* TEXTE EXTRAIT *

=====

Je n’ai jamais essayé de crier dans l’espace, pour la simple et bonne raison que je ne suis jamais allée dans l’espace autrement que par écran interposé ou conscience translatée – et il y a d’ailleurs de fortes chances que mon expérience intersidérale se limite à ces simulacres, lunettes 3D ou pas -, mais, à en croire l’accroche du mythique Alien, le 8e passager qui, à l’époque, avait fait beaucoup de bruit, et résonne toujours dans nos corps : « Dans l’espace, personne ne vous entend crier ». La remarque est d’autant plus superfétatoire que le film n’est assurément pas muet et que nous les entendons tous – Ripley, Ash, Dallas, Kane et les autres – cracher leur peur à pleins poumons. En revanche, sous la surface de l’eau, qui est une autre forme d’espace, les sons ont beau se propager à une vitesse quasiment cinq fois supérieure à ce qui se passe dans l’air, donc en moyenne à 1 500 m/s, on ne comprend pas forcément pour autant les borborygmes et autres rugissements bouillonnants émis avec force et impétuosité…
Je m’en souviens parfaitement… Quand j’ai passé l’angle de la forteresse et que j’ai aperçu cette Mercedes blanche garée en travers du quai, alors même que les voitures y étaient interdites, j’ai marqué une pause. Comme un réflexe face à un potentiel danger. Un signal transmis à mon cerveau pour évaluer la situation avant qu’il ne soit trop tard. Mille complots avaient déjà pris forme dans mon esprit fertile. Je m’étais fait mon film. Extérieur jour. Lumière grise. Voiture de truands. En poursuivant mon chemin, j’imaginais me retrouver face à des trafiquants, au hasard, de drogue, ayant choisi cet endroit isolé pour finaliser une grosse transaction à l’abri des regards. Sauf que j’étais là. Je ne sais pas exactement ce qui a induit cette pensée soudaine et incongrue mais cet arrêt préventif m’a paru interminable… Après avoir vérifié 12 fois que la voiture était vide, qu’il n’y avait personne en contrebas, et m’être demandé autant de fois s’ils n’étaient tout simplement pas de l’autre côté du mur, j’ai pris mon courage à deux mains et je me suis avancée lentement vers la voiture, prête à détaler à l’opposé si nécessaire. C’était bien entendu ridicule car il n’y avait personne d’autre que moi et mes peurs déplacées sur cette péninsule de pierre…
Ne vous fiez pas à cette image de Kandy – pas l’héroïne orpheline globe-trotteur de nos jeunes années qui attendait désespérément son prince sur la colline, non, Kandy, la ville sri-lankaise -, c’est un leurre : dans la vraie vie, les enfants ne restent pas sagement en rang deux par deux en attendant qu’on leur dise quoi faire. Dans la vraie vie, ils chahutent, ils trépignent, ils se harponnent, ils s’écharpent, ils crient, ils courent sur la route en dépit du danger et d’un bon sens qu’ils n’ont malheureusement pas encore acquis.

=====

* ÉNONCÉ DES TÂCHES *
1. Selon le texte extrait, pourquoi la remarque tirée de l'accroche d'Alien, le 8e passager est-elle qualifiée de superfétatoire ?
2. Répondez à ces questions sur le texte extrait :
(a) À quelle vitesse moyenne les sons se propagent-ils sous la surface de l'eau ?
(b) Quelle voiture était garée en travers du quai ?
(c) Quelle Kandy est désignée à propos de l'image ?

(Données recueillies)

=====

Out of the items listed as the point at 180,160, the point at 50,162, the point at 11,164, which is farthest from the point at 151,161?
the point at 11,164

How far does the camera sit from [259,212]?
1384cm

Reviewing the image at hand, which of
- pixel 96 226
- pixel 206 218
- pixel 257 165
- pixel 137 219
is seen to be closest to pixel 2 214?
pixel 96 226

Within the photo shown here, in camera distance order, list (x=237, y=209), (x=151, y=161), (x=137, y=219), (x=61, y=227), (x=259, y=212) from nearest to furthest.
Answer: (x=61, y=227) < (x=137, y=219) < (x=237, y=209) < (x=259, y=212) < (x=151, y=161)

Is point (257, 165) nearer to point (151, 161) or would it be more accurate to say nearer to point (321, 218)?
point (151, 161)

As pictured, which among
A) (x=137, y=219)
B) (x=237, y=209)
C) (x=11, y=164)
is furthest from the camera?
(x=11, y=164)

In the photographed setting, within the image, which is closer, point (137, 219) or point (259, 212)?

=====

* RÉPONSES PAR TÂCHE *
1. Le film n'est pas muet : on entend tous les personnages, Ripley, Ash, Dallas, Kane et les autres, crier leur peur à pleins poumons.

2.
(a) En moyenne à 1 500 m/s.
(b) Une Mercedes blanche.
(c) La ville sri-lankaise.